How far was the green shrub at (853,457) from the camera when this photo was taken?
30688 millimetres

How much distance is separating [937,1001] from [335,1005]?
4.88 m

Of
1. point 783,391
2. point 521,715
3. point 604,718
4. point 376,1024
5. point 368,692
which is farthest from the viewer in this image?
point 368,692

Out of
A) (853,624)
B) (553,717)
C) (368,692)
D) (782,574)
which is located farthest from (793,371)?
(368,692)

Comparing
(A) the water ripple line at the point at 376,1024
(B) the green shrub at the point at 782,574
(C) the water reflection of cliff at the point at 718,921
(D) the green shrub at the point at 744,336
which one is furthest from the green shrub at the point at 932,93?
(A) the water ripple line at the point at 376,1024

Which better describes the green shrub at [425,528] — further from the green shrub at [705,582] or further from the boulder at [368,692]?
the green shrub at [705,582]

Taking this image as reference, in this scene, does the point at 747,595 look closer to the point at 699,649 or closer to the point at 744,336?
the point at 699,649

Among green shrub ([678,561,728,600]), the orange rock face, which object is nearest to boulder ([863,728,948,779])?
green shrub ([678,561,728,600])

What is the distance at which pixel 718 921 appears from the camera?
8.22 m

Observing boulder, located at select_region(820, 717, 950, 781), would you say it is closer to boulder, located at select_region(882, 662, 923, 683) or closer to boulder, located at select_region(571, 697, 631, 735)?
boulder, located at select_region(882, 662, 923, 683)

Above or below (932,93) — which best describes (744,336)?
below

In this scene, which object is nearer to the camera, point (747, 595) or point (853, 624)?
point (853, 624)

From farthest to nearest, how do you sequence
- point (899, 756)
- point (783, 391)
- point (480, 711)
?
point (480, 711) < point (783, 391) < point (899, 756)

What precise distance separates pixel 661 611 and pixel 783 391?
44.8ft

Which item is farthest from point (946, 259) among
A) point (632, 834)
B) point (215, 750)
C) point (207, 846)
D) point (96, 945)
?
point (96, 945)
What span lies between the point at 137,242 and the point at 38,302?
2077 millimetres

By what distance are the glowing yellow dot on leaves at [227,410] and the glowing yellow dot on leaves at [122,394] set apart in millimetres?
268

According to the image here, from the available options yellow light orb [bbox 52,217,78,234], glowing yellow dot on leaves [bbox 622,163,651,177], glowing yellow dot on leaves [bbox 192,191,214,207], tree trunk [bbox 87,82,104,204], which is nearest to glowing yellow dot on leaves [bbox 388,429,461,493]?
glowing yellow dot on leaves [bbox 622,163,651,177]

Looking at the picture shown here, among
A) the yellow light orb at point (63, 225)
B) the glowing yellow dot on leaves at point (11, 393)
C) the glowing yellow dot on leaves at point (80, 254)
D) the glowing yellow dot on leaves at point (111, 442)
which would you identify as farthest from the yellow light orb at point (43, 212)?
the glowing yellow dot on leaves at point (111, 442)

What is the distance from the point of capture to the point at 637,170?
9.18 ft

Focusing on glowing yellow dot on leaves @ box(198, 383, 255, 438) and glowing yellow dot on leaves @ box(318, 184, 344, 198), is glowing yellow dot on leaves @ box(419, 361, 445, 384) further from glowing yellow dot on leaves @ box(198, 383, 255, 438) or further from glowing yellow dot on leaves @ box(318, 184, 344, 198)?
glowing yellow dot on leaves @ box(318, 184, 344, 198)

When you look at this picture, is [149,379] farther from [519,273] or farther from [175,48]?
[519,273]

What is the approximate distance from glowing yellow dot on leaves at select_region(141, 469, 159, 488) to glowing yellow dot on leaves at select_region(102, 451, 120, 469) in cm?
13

- [Exercise aim]
Rewrite all of the material above, changing every "yellow light orb" to "yellow lantern" and leaving everything else as it is.

- [Solved exercise]
How far was the green shrub at (853,457) from the camera when this photo was taken?
30688 millimetres

How much distance is separating [937,1001] from [335,1005]?
4.88 m

Of
1. point 783,391
2. point 521,715
3. point 604,718
4. point 376,1024
5. point 368,692
which is farthest from the viewer in this image?
point 368,692

Out of
A) (853,624)
B) (553,717)
C) (368,692)
D) (782,574)
which is located farthest from (793,371)?
(368,692)

Comparing
(A) the water ripple line at the point at 376,1024
(B) the green shrub at the point at 782,574
(C) the water reflection of cliff at the point at 718,921
(D) the green shrub at the point at 744,336
which one is furthest from the green shrub at the point at 932,93?
(A) the water ripple line at the point at 376,1024

Which better describes the green shrub at [425,528] — further from the green shrub at [705,582] or further from the boulder at [368,692]?
the green shrub at [705,582]

Taking this image as reference, in this scene, does the point at 747,595 look closer to the point at 699,649 or closer to the point at 744,336?
the point at 699,649

Among green shrub ([678,561,728,600]), the orange rock face, which object is nearest to boulder ([863,728,948,779])?
green shrub ([678,561,728,600])

What is the distance at which pixel 718 921 appears from the camera?
8.22 m

Observing boulder, located at select_region(820, 717, 950, 781), would you say it is closer to boulder, located at select_region(882, 662, 923, 683) or closer to boulder, located at select_region(571, 697, 631, 735)?
boulder, located at select_region(882, 662, 923, 683)

Above or below (932,93) — which best describes (744,336)?
below

In this scene, which object is nearer to the camera, point (747, 595) or point (853, 624)?
point (853, 624)

From farthest to nearest, how do you sequence
- point (899, 756)
- point (783, 391)
- point (480, 711)
?
point (480, 711) < point (783, 391) < point (899, 756)

What precise distance separates pixel 661 611 and pixel 783 391?
44.8ft

Which item is farthest from point (946, 259) among
A) point (632, 834)
B) point (215, 750)
C) point (207, 846)
D) point (96, 945)
?
point (96, 945)
What span lies between the point at 137,242 and the point at 38,302?
2077 millimetres

By what distance are the glowing yellow dot on leaves at [227,410] and the glowing yellow dot on leaves at [122,394] set apart in millimetres?
268

According to the image here, from the available options yellow lantern [bbox 52,217,78,234], glowing yellow dot on leaves [bbox 622,163,651,177], glowing yellow dot on leaves [bbox 192,191,214,207], tree trunk [bbox 87,82,104,204], which is nearest to glowing yellow dot on leaves [bbox 388,429,461,493]?
glowing yellow dot on leaves [bbox 622,163,651,177]

Looking at the picture shown here, among
A) the yellow lantern at point (63, 225)
B) the glowing yellow dot on leaves at point (11, 393)
C) the glowing yellow dot on leaves at point (80, 254)
D) the glowing yellow dot on leaves at point (111, 442)
which would you identify as farthest from the yellow lantern at point (43, 212)?
the glowing yellow dot on leaves at point (111, 442)

What is the distance from the point of capture to the point at 637,170?
9.18 ft

Focusing on glowing yellow dot on leaves @ box(198, 383, 255, 438) and glowing yellow dot on leaves @ box(318, 184, 344, 198), is glowing yellow dot on leaves @ box(419, 361, 445, 384) further from glowing yellow dot on leaves @ box(198, 383, 255, 438) or further from glowing yellow dot on leaves @ box(318, 184, 344, 198)?
glowing yellow dot on leaves @ box(318, 184, 344, 198)

When you look at this picture, is [149,379] farther from [519,273] or farther from [175,48]?
[519,273]

What is the approximate distance from glowing yellow dot on leaves at select_region(141, 469, 159, 488) to glowing yellow dot on leaves at select_region(102, 451, 120, 469) in cm?
13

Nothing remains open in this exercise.